Comparison with SOTA methods (Features)

The LPI-deepGBDT [1] was designed for lncRNA-protein relation prediction. The input is the RNA/protein sequence, while our input contains no protein sequence. However, we checked their GitHub repo and found that their methods provide a feature extractor. Thus, we leveraged their feature extractors for sequence and applied their features in our framework/ and GAE-LGA [2] for more evaluation.

GAE-LGA [2] , a recently published paper (27 October 2022). In their manuscript, multi-omics features for lncRNAs and PCGs were collected. Then, they fed those features into a framework that first calculated similarities between those nodes and then fed into a graph-autoencoder for potential lncRNA-PCG relations prediction.

For the comparison, as LPI-DeepGBDT provided a feature extractor function, thus we leveraged their feature extractors in our frameworks. For GAE-LGA, we replaced their features（Since GAE-LGA were using the PCG whose number is less than ours, we first had to filter the overlap between their method and ours.） with ours and LPI’s generated features and conducted their graph-autoencoder-based framework for performance evaluation.

Methods	Year	J	Codes	Prediction type	Comparison	How (Compare)
LPI‑deepGBDT [1]	2021	BMC bioinformatics	https://github.plhhnu/LPI-deepGBDT	Protein	Yes	Their Feature/Our Framework
GAE-LGA [2]	2022.10	BIB	https://github.com/ meihonggao/GAE-LGA	PCG-Protein coding gene	Yes	Our Feature/LPI [1] feature/ Their Framework

The details of the Latest Methods

Part I Using different features in our framework

Here we leveraged the features from LPI generating features from the same group of sequences. We applied those features to the downstream framework and calculated AUC/AUPR/F1/MCC for two feature generators. Details can be found in Fig 1. As can be seen in the picture, lncRNA-top-generated features can outperform LPI feature generators in all metrics with p-value <=0.05, indicating the features are better than the SOTA methods generators.

The Feature Comparison of lncRNA-Top and LPI. The negative sampling rate was set to 1. We took the five-fold cross-validation and repeated it three times. For negative sampling random seeds, we also repeated three times. Then we calculated the mean value of AUC/AUPR/F1/MCC for downstream RF/ CNN/RF-CNN models. The dataset leveraged for testing is LCIT.

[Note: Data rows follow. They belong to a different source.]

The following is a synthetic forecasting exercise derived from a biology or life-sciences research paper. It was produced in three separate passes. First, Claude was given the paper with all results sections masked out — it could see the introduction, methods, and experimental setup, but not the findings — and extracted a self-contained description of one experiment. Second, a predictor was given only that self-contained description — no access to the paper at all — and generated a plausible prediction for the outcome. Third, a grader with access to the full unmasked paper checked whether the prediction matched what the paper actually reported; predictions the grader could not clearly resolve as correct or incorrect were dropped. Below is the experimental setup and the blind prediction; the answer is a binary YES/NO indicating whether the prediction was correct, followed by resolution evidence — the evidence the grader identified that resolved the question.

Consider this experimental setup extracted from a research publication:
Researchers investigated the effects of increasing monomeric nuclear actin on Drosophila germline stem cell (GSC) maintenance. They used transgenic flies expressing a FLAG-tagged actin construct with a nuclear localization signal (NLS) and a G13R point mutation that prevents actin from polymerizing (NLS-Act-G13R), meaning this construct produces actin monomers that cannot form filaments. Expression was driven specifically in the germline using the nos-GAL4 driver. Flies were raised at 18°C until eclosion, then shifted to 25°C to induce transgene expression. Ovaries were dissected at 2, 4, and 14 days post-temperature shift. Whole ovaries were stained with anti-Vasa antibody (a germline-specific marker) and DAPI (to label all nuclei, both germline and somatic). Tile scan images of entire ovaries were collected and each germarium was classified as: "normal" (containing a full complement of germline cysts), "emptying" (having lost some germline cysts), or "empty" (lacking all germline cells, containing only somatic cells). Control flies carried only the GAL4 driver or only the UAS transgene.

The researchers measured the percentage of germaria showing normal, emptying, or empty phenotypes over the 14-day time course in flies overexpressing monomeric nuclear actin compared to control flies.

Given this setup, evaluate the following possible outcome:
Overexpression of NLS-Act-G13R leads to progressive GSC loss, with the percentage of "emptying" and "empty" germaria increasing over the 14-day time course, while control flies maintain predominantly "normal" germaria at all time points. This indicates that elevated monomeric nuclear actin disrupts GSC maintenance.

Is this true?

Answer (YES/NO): YES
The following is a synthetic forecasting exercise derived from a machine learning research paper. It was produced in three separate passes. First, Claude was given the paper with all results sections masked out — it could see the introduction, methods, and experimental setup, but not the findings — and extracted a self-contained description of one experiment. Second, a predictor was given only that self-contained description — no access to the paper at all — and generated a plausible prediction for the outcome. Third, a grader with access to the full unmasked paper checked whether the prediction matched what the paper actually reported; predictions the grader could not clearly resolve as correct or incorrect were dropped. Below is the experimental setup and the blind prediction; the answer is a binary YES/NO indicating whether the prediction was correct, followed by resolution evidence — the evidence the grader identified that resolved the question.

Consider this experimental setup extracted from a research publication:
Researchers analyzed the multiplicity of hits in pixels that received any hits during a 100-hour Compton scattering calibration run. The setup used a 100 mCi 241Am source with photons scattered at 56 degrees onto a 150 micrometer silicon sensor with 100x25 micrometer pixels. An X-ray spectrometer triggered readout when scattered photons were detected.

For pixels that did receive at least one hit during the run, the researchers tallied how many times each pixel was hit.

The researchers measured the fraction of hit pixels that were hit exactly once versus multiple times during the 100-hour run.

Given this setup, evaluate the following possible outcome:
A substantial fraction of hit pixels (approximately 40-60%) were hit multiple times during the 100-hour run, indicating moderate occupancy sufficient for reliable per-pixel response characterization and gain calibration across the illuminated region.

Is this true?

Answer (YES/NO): NO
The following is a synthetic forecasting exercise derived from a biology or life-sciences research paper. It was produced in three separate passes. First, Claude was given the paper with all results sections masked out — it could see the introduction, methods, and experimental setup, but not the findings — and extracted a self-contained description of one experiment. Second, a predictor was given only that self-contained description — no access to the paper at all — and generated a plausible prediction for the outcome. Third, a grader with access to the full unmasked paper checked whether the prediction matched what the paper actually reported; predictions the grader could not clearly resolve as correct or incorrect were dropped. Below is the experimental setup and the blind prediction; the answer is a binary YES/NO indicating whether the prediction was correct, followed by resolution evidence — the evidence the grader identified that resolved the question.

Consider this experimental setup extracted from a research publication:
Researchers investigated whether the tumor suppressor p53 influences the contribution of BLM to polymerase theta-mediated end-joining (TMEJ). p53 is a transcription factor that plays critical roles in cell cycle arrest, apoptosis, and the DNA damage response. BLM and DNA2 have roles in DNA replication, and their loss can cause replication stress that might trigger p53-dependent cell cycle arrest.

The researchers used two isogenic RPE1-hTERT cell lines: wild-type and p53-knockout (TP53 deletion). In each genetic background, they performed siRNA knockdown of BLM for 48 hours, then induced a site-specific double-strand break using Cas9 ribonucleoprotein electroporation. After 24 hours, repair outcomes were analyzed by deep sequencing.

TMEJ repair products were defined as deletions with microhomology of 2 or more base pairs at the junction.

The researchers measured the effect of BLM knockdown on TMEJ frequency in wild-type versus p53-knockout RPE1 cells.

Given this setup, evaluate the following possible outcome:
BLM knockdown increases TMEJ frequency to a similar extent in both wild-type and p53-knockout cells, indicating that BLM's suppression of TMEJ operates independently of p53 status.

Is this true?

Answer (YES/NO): NO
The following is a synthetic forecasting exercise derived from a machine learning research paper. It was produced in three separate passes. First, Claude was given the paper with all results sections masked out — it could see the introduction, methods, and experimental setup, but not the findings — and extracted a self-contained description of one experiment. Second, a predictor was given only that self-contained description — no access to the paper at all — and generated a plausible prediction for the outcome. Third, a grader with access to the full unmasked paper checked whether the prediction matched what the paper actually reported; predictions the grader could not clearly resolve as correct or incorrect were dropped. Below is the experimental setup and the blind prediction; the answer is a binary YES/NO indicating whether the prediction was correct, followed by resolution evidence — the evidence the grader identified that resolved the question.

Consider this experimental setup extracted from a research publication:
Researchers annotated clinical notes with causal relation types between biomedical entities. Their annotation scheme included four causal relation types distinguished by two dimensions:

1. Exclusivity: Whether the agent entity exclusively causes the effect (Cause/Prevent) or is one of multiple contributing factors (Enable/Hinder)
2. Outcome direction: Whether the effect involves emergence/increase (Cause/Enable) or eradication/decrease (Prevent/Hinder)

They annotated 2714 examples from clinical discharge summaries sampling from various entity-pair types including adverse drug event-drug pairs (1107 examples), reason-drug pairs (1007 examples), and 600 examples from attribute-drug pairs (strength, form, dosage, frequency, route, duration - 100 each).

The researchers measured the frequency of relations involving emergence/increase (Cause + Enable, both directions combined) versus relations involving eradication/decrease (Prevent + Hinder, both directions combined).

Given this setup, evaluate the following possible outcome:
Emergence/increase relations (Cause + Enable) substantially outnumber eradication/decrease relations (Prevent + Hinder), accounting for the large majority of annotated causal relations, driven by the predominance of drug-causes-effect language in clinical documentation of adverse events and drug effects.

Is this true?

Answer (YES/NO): NO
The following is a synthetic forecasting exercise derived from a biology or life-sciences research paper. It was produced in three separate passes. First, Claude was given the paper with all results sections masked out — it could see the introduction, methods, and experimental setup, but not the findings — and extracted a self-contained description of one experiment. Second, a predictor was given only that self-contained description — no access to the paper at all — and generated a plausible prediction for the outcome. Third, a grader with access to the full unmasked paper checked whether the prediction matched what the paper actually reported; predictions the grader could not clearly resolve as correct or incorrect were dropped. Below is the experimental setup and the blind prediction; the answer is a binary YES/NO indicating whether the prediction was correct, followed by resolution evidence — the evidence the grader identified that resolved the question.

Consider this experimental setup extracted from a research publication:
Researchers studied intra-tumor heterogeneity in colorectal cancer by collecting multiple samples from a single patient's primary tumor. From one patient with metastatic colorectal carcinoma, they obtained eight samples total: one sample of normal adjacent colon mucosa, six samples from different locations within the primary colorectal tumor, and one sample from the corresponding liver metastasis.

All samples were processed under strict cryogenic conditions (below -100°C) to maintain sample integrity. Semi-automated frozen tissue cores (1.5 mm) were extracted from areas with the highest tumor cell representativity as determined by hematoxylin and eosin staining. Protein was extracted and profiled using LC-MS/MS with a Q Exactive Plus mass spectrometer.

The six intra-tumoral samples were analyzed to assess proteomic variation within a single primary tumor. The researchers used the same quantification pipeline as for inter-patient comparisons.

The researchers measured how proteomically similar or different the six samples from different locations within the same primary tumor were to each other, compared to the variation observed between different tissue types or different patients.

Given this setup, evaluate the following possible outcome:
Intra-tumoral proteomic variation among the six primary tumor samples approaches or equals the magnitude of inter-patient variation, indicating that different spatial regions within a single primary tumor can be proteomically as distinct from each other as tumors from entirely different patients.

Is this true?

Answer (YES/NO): YES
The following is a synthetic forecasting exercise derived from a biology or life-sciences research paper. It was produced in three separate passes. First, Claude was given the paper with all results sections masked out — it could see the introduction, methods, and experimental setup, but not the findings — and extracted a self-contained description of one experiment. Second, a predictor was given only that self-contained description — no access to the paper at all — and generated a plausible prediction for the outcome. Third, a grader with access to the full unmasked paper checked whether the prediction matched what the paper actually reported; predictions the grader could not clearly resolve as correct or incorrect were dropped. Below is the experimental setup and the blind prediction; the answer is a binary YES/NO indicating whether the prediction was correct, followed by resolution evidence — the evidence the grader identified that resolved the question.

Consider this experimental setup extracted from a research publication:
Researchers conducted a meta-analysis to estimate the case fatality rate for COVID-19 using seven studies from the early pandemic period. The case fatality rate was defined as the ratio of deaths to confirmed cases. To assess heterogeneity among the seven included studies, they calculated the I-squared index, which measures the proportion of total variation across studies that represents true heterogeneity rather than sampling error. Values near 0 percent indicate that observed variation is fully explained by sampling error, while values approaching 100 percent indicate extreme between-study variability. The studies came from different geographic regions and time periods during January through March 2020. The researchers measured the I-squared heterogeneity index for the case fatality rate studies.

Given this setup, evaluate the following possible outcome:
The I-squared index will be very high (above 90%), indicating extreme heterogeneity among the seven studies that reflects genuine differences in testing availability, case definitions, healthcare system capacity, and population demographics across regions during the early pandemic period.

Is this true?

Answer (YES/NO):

Part II Using Features (LPI’s, ours, and multi-omics features) in the framework of GAE-LGA

Results of GAE-LGA with different features as input

Method	D1_AUC	D1_AUPR	D1_F1-score	D1_MCC	D2_AUC	D2_AUPR	D2_F1-score	D2_MCC	D3_AUC	D3_AUPR	D3_F1-score	D3_MCC
GAE-LGA_ (Adjust_original features)	0.9522	0.5479	0.7691	0.6071	0.923	0.5984	0.8265	0.6907	0.8149	0.4169	0.7761	0.6007
GAE-LGA_(LPI_Features)	0.9482	0.5407	0.7692	0.6072	0.918	0.5833	0.7901	0.633	0.8404	0.5312	0.8172	0.6524
GAE-LGA_(Our_Features)	0.9489	0.5453	0.7726	0.6124	0.9242	0.6176	0.834	0.7019	0.8568	0.5683	0.8359	0.6809
Increment (%)	-0.346	-0.476	0.4551	0.8730	0.1300	3.2085	0.9074	1.6215	5.142	36.315	7.7051	13.351

We conducted the experiments again in the adjusted network (that removed all non-overlapped lncRNA/gene and corresponding rows and columns) to acquire a benchmark value of GAE-LGA, named as GAE-LGA (Adjust_original features). Then we replaced the original mult-omics features with LPI [2] feaures and our feaures (lncRNA-Top features). The results shown that our features can outperformed most of the metrics (10 out of 12 metrics). Notably, as more lncRNA is involved in the dataset( from 117 to 155 to 193), the performance increment increases correspondingly.

Dataset Details After filtered

Dataset	lnc	overlap_lnc	PCG (Protein coding gene)	overlap_gene
Dataset1	208	117	256	211
Dataset2	238	155	716	617
Dataset3	263	193	498	425

Ref:

[1] Zhou L, Wang Z, Tian X, et al. LPI-deepGBDT: a multiple-layer deep framework based on gradient boosting decision trees for lncRNA–protein interaction identification[J]. BMC bioinformatics, 2021, 22(1): 1-24.

[2] Gao M, Liu S, Qi Y, et al. GAE-LGA: integration of multi-omics data with graph autoencoders to identify lncRNA–PCG associations[J]. Briefings in Bioinformatics, 2022, 23(6): bbac452.